1. Il Dipartimento della funzione pubblica della Presidenza del Consiglio dei ministri (di seguito «Dipartimento») promuove e coordina le attività di valutazione e misurazione della performance delle amministrazioni pubbliche in conformità con i seguenti criteri:

a) ridurre gli oneri informativi a carico delle amministrazioni pubbliche;

b) promuovere la progressiva integrazione del ciclo della performance e del ciclo di programmazione economico finanziaria;

c) supportare l'uso di indicatori nei processi di misurazione e valutazione;

d) garantire l'accessibilità e la comparabilità dei sistemi di misurazione;

e) introdurre progressivamente elementi di valutazione anche su un orizzonte temporale pluriennale e promuovere il progressivo avvicinamento dei sistemi di misurazione per amministrazioni operanti nei medesimi settori;

f) differenziare i requisiti relativi al ciclo della performance in ragione della dimensione, del tipo di amministrazione e della natura delle attività delle diverse amministrazioni ed introdurre regimi semplificati;

g) migliorare il raccordo tra ciclo della performance e il sistema dei controlli interni, incluso il controllo di gestione, e gli indirizzi espressi dall'Autorità nazionale anticorruzione in materia di trasparenza e prevenzione della corruzione;

h) accrescere l'indipendenza della valutazione della performance.

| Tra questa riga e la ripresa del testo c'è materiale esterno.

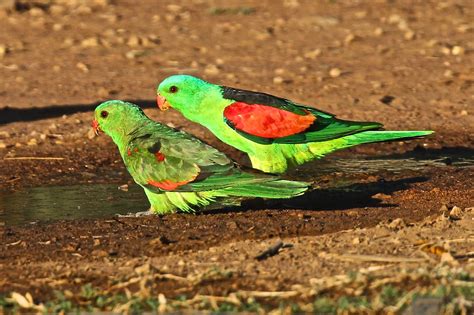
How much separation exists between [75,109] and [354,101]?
8.66ft

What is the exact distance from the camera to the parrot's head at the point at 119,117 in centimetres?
802

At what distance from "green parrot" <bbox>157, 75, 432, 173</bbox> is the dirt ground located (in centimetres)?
35

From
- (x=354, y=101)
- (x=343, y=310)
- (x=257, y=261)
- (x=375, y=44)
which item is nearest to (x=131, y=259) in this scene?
(x=257, y=261)

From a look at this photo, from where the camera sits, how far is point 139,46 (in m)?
14.2

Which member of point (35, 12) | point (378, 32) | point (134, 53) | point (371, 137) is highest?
point (371, 137)

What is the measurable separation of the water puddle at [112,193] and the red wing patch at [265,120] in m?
0.77

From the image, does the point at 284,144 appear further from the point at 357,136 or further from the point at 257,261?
the point at 257,261

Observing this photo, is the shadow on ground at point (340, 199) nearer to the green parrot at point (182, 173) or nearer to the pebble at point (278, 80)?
the green parrot at point (182, 173)

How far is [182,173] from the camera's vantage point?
7559mm

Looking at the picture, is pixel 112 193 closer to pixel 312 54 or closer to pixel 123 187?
pixel 123 187

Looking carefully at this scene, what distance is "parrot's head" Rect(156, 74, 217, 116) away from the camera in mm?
8359

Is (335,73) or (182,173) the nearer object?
(182,173)

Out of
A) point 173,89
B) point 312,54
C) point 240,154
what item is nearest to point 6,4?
point 312,54

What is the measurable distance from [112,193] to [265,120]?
51.6 inches
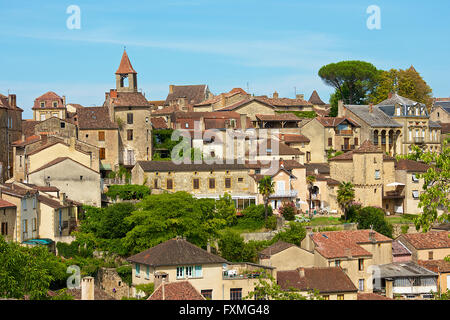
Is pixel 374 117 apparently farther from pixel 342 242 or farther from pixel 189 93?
pixel 342 242

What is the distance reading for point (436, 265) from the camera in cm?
4653

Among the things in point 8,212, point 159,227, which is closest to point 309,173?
point 159,227

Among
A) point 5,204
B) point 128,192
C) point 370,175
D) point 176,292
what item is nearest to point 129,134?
point 128,192

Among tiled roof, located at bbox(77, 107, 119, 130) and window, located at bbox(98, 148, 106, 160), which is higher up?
tiled roof, located at bbox(77, 107, 119, 130)

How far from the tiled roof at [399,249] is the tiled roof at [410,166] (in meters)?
11.7

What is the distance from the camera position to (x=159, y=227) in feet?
145

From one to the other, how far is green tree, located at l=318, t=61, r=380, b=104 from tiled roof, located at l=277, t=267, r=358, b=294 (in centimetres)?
5254

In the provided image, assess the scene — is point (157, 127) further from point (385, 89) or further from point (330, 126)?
point (385, 89)

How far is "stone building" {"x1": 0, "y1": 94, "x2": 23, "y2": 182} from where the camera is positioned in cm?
5594

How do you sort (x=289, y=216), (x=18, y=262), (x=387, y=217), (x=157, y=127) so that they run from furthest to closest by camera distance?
(x=157, y=127), (x=387, y=217), (x=289, y=216), (x=18, y=262)

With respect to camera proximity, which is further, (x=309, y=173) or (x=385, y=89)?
(x=385, y=89)

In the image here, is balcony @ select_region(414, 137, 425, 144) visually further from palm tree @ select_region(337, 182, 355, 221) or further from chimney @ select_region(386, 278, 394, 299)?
chimney @ select_region(386, 278, 394, 299)

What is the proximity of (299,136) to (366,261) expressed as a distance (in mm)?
25841

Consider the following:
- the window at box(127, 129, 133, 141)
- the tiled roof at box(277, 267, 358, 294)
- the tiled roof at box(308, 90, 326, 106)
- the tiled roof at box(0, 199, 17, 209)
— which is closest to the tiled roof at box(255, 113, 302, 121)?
the window at box(127, 129, 133, 141)
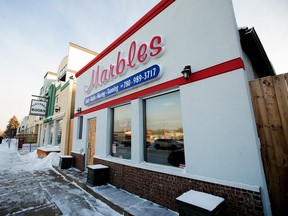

Infine, le linee di indirizzo del nuovo sistema di valutazione appaiono ben definite dal nuovo comma 3 bis dell’art. 40 del d.lgs. n° 165/2001 che si esprime sulla funzione della contrattazione integrativa e sulla valorizzazione della performance:

La contrattazione collettiva integrativa assicura adeguati livelli di efficienza e produttività dei servizi pubblici, incentivando l'impegno e la qualità della performance, destinandovi, per l'ottimale perseguimento degli obiettivi organizzativi ed individuali, una quota prevalente delle risorse finalizzate ai trattamenti economici accessori comunque denominati ai sensi dell'articolo 45, comma 3. La predetta quota è collegata alle risorse variabili determinate per l'anno di riferimento”.

Non sembri, inoltre, scontato come ogni approfondimento sulla performance appare mero esercizio accademico qualora non sia chiaro a cosa sia diretta la valutazione:

  • è precondizione giuridica per l’erogazione di premi e poste retributive correlate ai risultati e alla progressione economica (nuovo art. 23 del d.lgs.n° 150/2009);
  • è precondizione giuridica per il conferimento di nuovi incarichi;
  • è precondizione giuridica per l’addebito della responsabilità dirigenziale;
  • è precondizione giuridica per la revoca delle pp.OO.;
  • è fattore di responsabilizzazione fisiologica di dirigenza e personale.

Infine, si è accennato che l’art. 3, comma 4, del d.lgs. n° 150/2009 così recita: “Le amministrazioni pubbliche adottano metodi e strumenti idonei a misurare, valutare e premiare la performance individuale e quella organizzativa, secondo criteri strettamente connessi al soddisfacimento dell’interesse del destinatario dei servizi e degli interventi”; personalmente, chi scrive crede che il futuro della valutazione stia proprio nell’aspetto bottom up.